One of the stars is from Novato, the other from Rohnert Park. The director is from San Anselmo. The play will be staged in San Rafael.  Such is the way of local theater, bringing together talent from neighboring communities.

Of more importance, of course, is staging something interesting. In this case, it’s Sam Shepard’s “True West,” which depicts the relationship of two brothers with opposite takes on life.

“We selected ‘True West’ because the director, Terry McGovern (of San Anselmo) is passionate about it,” explained Novato’s Ken Bacon one of the stars. “He loves the show, and directed it once in SF about 10 years ago. After we discussed it and I read the play, his obvious enthusiasm and the script convinced me this would be a great show to do. I have a brother, and many of the issues brought to life in the play, while more extreme in the show, are issues that most brothers confront.”

Depicting Bacon’s brother is David Crone of Rohnert Park.

Bacon only has time for about one play a year.
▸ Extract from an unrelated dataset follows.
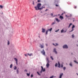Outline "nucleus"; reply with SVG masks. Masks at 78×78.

He, his wife and partner operate a veterinary practice that takes up most of their time. So choosing a project is important.

“My role, Austin, strikes many cords for me, Bacon said. “I was much like him growing up, even though my brother was not like Lee. Sibling rivalry,  jealousy, competition, birth order, family dysfunction, all rear their ugly heads with many brothers. I have never read another play that highlights these issues as well as ‘True West.’”

In the play, two adult brothers, opposite in philosophy and personality, take their rivalry to another level. Sharp barbs and rapid-fire dialog bring this story to its ultimate showdown when Austin and Lee come together after years of estrangement and reveal their true nature and brotherhood amid typewriters and toasters.

“Like every role, you have two lists: How is this character like me, and how is this character not like me? This is a valuable tool I learned from Terry McGovern,” Bacon said. “What often challenges most, and many times makes the role most fun, are the ‘not like me’ characteristics. It can be tempting to play a role in a way that makes the audience like the character. In a play like this, that is a trap to be avoided at all costs.”

Marin Actors’ Workshop will present “True West” starting April 26 at Little Theatre, St. Vincent’s School for Boys, One St. Vincent Dr., San Rafael, with a preview the night before at 8 p.m. Thursday, April 25.

It runs from April 26 through May 12, 8 p.m. on Thursday, Friday and Saturday and 3 p.m. on Sunday.